ECMWF has a wide-ranging programme of research and development directed at improving the quality and variety of forecast products for the medium range and beyond. Approximately 70 staff and consultants work in the Research Department on all aspects of the forecast and data assimilation systems. The result of this research is one of the most comprehensive earth-system models available anywhere.
The benefits of the research are seen in the steadily improving performance of the medium-range forecast and the expanding range of operational products which maintain the status of ECMWF as one of the world's leading centres for operational forecasting.

Data assimilation and forecast model

ECMWF has played a leading role in the development of forecast and data assimilation systems. In recent years ECMWF has pioneered the development of variational data assimilation methods. The current '4D-Var' method provides a physically consistent best fit to observations over a 12-hour period, taking account of the time each observation was made, and is particularly useful for the increasingly important assimilation of satellite data. When it was introduced in 1997, this was the first such system to be used in operational weather forecasting, representing the culmination of years of research and development.

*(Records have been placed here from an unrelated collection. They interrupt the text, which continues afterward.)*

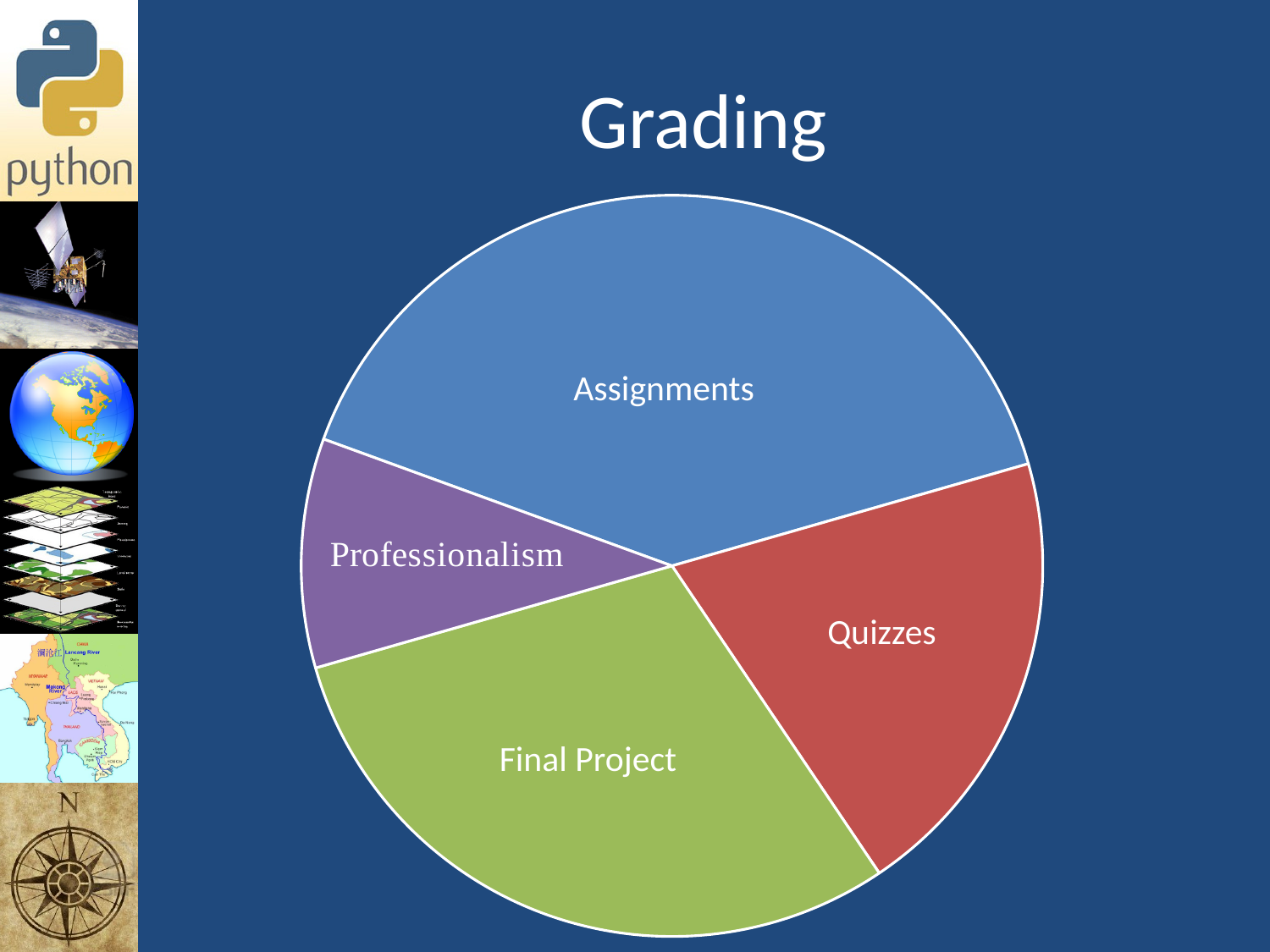
Which slice is larger, Final Project or Professionalism? Final Project Which slice is larger, Final Project or Quizzes? Final Project Which category has the second-largest slice of the pie chart? Final Project What colour is the Final Project slice of the pie chart? green Which slice is larger, Quizzes or Professionalism? Quizzes Which category has the largest slice of the pie chart? Assignments What kind of chart is shown on the slide? pie chart What is the title of the slide containing the pie chart? Grading Which category has the smallest slice of the pie chart? Professionalism How many slices does the pie chart have? 4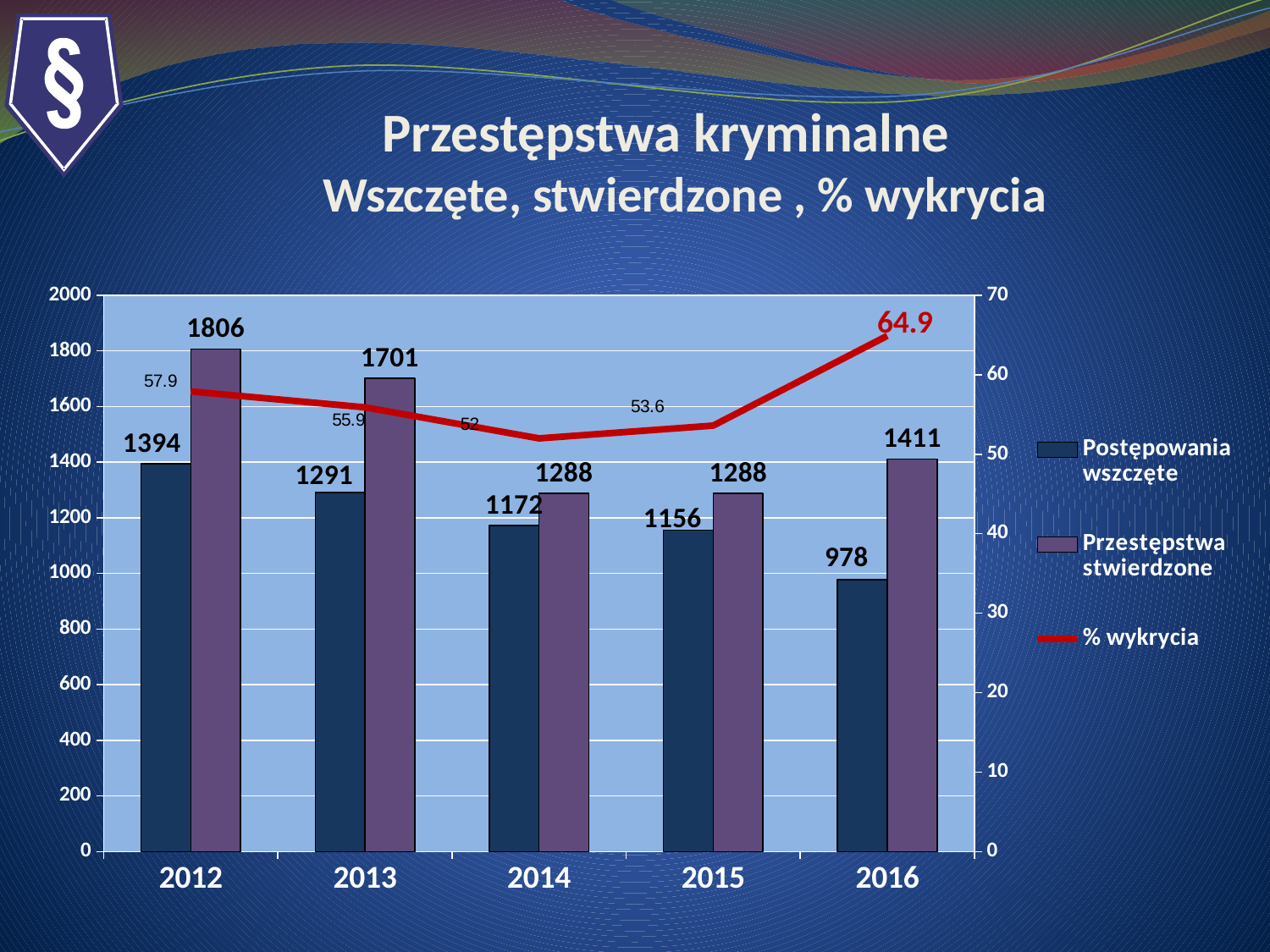
What is the value of Przestępstwa stwierdzone in 2016? 1411 In which year is % wykrycia highest? 2016 In which year is Przestępstwa stwierdzone highest? 2012 What is the value of Postępowania wszczęte in 2012? 1394 How many series does the legend list? 3 Does Postępowania wszczęte rise or fall from 2012 to 2016? Fall What kind of chart is shown on the slide? Combined bar and line chart What is the % wykrycia value for 2014? 52 In which year is Postępowania wszczęte lowest? 2016 Which is larger in 2013: Postępowania wszczęte or Przestępstwa stwierdzone? Przestępstwa stwierdzone What is the difference between Przestępstwa stwierdzone and Postępowania wszczęte in 2016? 433 How many years are shown on the x axis? 5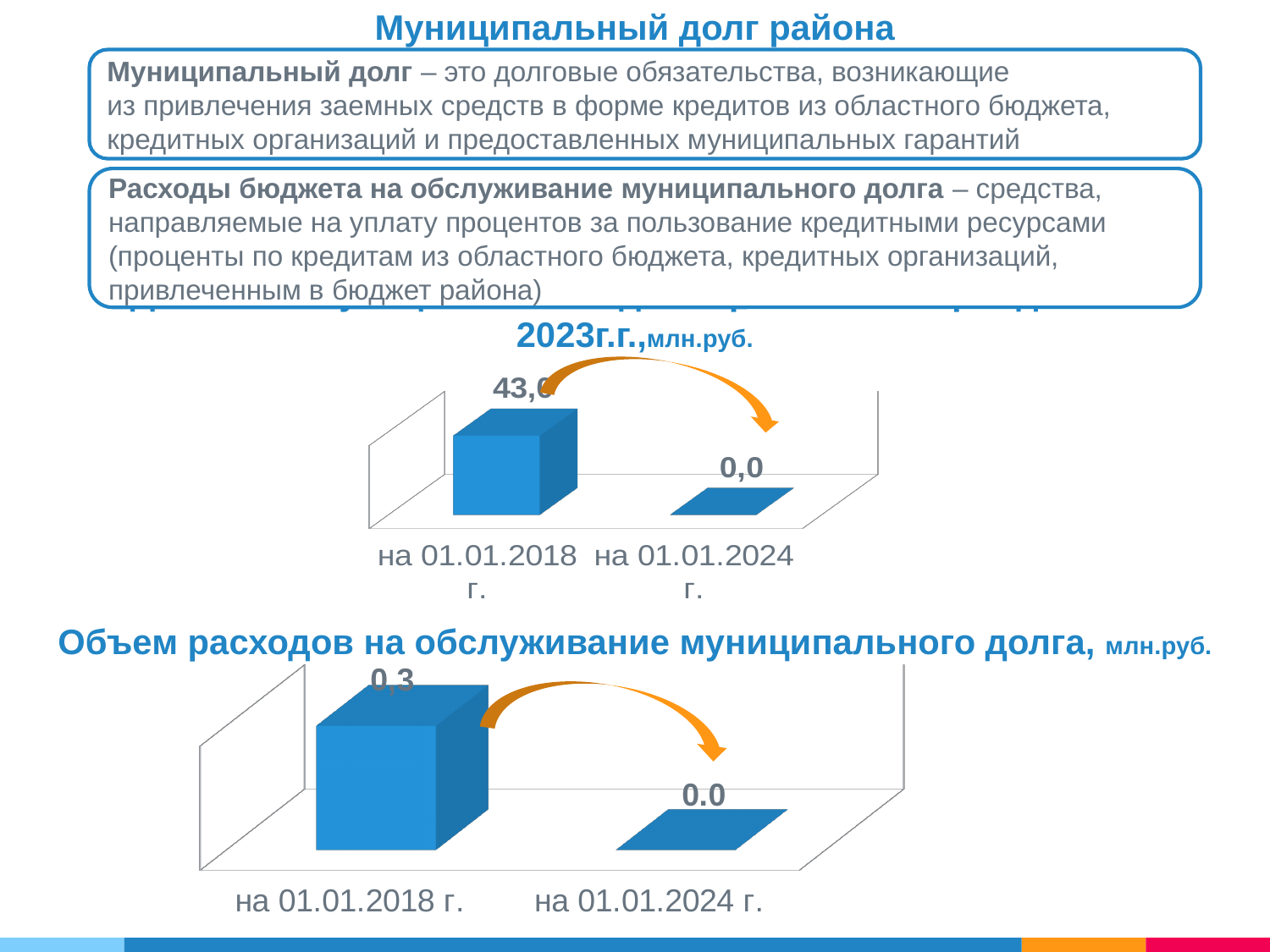
What kind of chart is the upper chart? bar chart In the upper chart, which category has the higher value, на 01.01.2018 г. or на 01.01.2024 г.? на 01.01.2018 г. What unit is stated in the title of the chart 'Объем расходов на обслуживание муниципального долга'? млн.руб. In the chart titled 'Объем расходов на обслуживание муниципального долга', what is the value for на 01.01.2018 г.? 0,3 In the upper chart, do the values rise or fall from на 01.01.2018 г. to на 01.01.2024 г.? fall In the upper chart, which category has the lowest value? на 01.01.2024 г. How many categories are shown in the chart titled 'Объем расходов на обслуживание муниципального долга'? 2 How many categories are shown in the upper chart? 2 What kind of chart is the chart titled 'Объем расходов на обслуживание муниципального долга'? bar chart In the chart titled 'Объем расходов на обслуживание муниципального долга', which category has the lowest value? на 01.01.2024 г. In the upper chart, what is the value for на 01.01.2024 г.? 0,0 In the chart titled 'Объем расходов на обслуживание муниципального долга', which category has the highest value? на 01.01.2018 г.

The forecast model is an integral part of the data assimilation process. Model developments have contributed to improvements in forecast skill both directly and through helping improve the initial analysis. Recent model changes designed to improve data assimilation include the extension of the top of the model atmosphere from 30 km to 65km, and the introduction of a significantly more sophisticated representation of the interaction between the atmosphere and the underlying land surface (an important step towards the better use of satellite data over land).
The increasing detail and sophistication of the forecast and data assimilation system makes huge demands on computational resources. The current operational system could not have been implemented without the major increases in computational efficiency provided by the continual development of the numerical algorithms used to solve the forecast equations.

Predictability research

Despite the increasing accuracy of the analyses and forecasts, there is still an element of uncertainty in the predictions. Since 1992, ECMWF's pioneering ensemble prediction system has provided a growing range of new products to help forecasters deal scientifically and quantitatively with the day to day variations in the predictability of the atmosphere. There is now a substantial research effort devoted to the assessment of predictability on monthly and seasonal timescales.

Ocean wave forecasting

A range of products forecasting sea-state is provided by an ocean wave forecast model. This model is directly coupled to the atmospheric model: the ocean waves are driven by low-level atmospheric winds, and in turn the roughness of the sea determines how much the air is slowed down as it flows over the ocean surface. This coupled wave model forms part of the ensemble prediction system, providing valuable probabilistic information on future sea states.